Au-dessus de cette noirceur flotte pourtant la voix de Martina Topley-Bird, rencontrée par Tricky à Bristol alors qu’elle est encore adolescente. Elle apporte au titre ce que Tricky semble lui refuser. Son chant aérien contraste avec le phrasé opaque et menaçant de Tricky, comme une lumière qui traverserait brièvement les fissures d’un mur. C’est l’une des grandes forces de Maxinquaye : faire cohabiter deux voix qui semblent appartenir à deux mondes différents. Tricky murmure depuis l’intérieur du cauchemar ; Topley-Bird paraît chanter depuis l’extérieur, sans que l’on sache jamais vraiment laquelle des deux positions est la plus fragile. Cette tension donne au morceau une dimension presque cinématographique, quelque part entre le film noir, le dub et le blues ; un blues débarrassé de ses guitares, ralenti jusqu’à devenir une sensation physique.

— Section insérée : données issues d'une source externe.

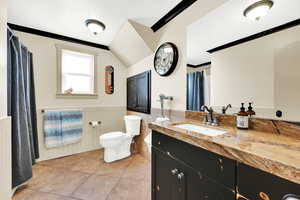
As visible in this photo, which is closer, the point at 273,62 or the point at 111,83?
the point at 273,62

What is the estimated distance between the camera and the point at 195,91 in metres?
1.49

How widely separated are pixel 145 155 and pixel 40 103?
2106 millimetres

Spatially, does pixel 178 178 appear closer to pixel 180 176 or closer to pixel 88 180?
pixel 180 176

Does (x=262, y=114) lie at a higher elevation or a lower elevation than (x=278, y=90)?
lower

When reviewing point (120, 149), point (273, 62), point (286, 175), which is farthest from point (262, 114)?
point (120, 149)

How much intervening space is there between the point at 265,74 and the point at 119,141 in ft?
6.93

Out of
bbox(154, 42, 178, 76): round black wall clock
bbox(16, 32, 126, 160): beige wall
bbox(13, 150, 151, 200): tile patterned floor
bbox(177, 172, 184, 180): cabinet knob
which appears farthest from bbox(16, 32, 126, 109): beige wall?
bbox(177, 172, 184, 180): cabinet knob

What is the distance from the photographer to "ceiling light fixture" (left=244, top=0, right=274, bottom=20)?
95 cm

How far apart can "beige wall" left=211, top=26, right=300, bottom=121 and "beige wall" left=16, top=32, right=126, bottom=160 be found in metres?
2.33

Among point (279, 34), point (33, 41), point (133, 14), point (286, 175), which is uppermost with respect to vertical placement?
point (133, 14)

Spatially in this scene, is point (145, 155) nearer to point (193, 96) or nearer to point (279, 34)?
point (193, 96)

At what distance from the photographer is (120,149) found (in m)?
2.40

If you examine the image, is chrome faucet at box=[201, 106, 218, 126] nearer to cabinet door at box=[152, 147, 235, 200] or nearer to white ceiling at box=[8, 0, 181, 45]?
cabinet door at box=[152, 147, 235, 200]

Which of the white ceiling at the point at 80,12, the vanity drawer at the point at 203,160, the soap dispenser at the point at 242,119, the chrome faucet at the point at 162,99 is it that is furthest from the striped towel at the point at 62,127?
the soap dispenser at the point at 242,119
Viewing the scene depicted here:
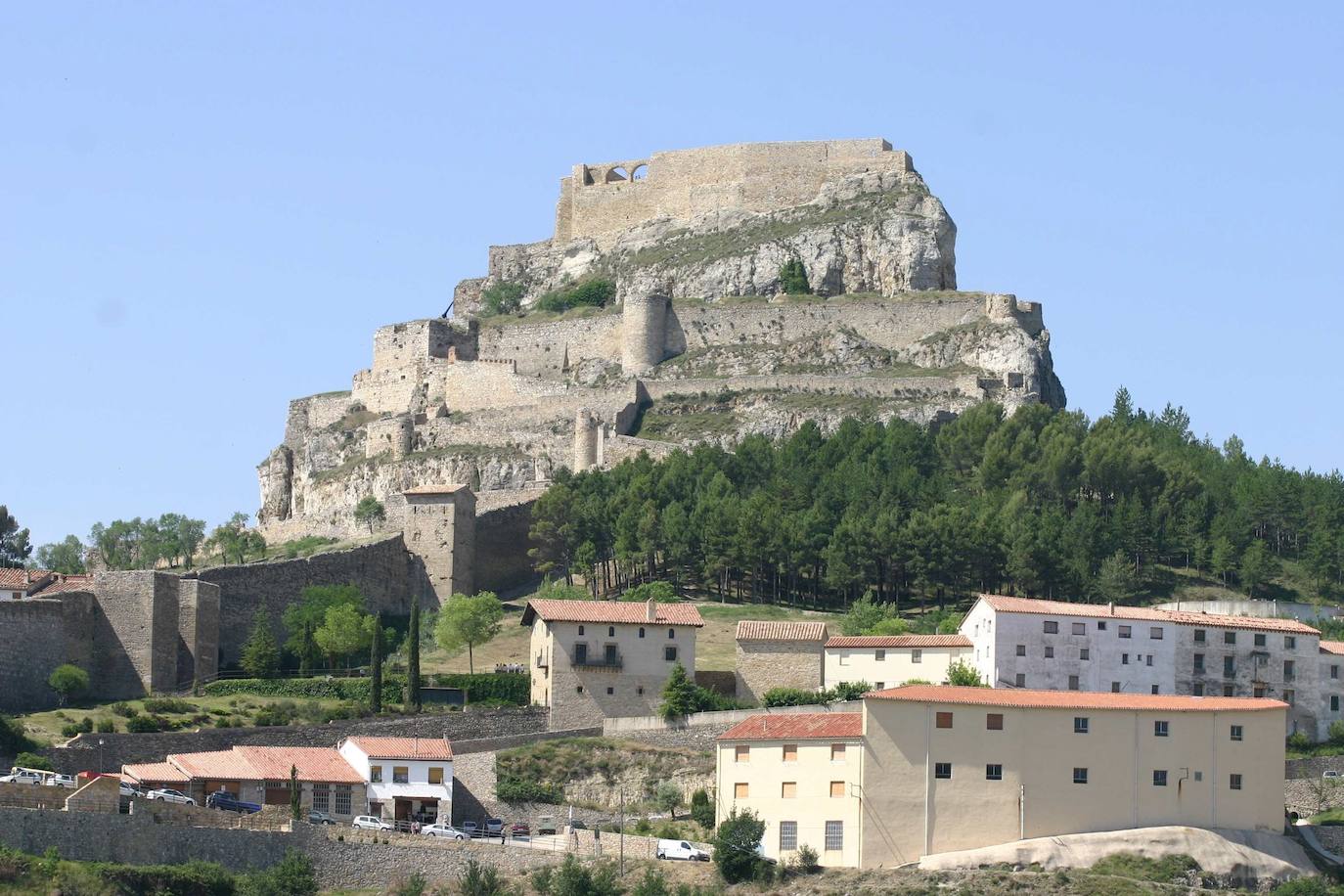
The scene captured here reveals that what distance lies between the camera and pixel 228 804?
236 ft

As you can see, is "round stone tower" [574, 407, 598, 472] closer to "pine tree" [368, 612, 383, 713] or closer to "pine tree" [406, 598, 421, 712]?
"pine tree" [406, 598, 421, 712]

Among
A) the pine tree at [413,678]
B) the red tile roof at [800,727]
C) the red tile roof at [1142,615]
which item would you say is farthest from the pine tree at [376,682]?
the red tile roof at [1142,615]

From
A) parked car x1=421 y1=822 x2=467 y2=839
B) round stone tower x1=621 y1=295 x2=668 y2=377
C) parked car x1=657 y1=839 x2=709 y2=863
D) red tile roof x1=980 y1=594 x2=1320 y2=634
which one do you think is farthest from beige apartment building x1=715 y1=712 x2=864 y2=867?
round stone tower x1=621 y1=295 x2=668 y2=377

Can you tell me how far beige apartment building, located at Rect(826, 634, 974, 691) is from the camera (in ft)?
275

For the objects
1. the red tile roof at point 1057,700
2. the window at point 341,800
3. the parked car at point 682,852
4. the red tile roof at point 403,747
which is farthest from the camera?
the red tile roof at point 403,747

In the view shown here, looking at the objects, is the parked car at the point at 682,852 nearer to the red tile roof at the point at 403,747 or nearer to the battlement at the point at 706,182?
the red tile roof at the point at 403,747

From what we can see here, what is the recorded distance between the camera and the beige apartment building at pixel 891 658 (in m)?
83.9

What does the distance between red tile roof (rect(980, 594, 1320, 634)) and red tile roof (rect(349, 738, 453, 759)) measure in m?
18.9

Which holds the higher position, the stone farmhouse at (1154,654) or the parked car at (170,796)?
the stone farmhouse at (1154,654)

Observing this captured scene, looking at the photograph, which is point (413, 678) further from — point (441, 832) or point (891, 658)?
point (891, 658)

Et puis il y a Isaac Hayes. Les cordes de Ike’s Rap II, morceau de 1971, donnent au titre cette élégance trouble qui l’empêche de sombrer dans la simple noirceur. Le même sample sera utilisé par Portishead sur Glory Box, créant l’un des rapprochements les plus fascinants du Bristol Sound : deux chansons, deux sensualités, deux façons de faire parler le même fragment du passé. Chez Portishead, Hayes devient voluptueux ; chez Tricky, il devient menaçant. Tricky a toujours affirmé que l’utilisation commune du sample était une coïncidence, une version également rapportée par NME, tandis que l’anecdote a depuis nourri les récits autour des deux groupes. Mais l’essentiel est ailleurs : Tricky comprend que sampler, ce n’est pas seulement citer, c’est changer le sens d’une mémoire.

À l’heure où Massive Attack, Portishead et Tricky sont réunis sous l’étiquette commode de « trip-hop », le morceau Hell Is Round the Corner semble déjà vouloir échapper à cette catégorie ; Tricky lui-même ayant toujours rejeté ce terme. Il y a du hip-hop, du dub, de la soul, du punk et de l’électronique, mais surtout une volonté de transformer ces influences en état mental. Maxinquaye connaît un succès considérable, atteint la troisième place des charts britanniques et devient l’un des albums majeurs de 1995. Hell Is Round the Corner en reste le condensé le plus saisissant.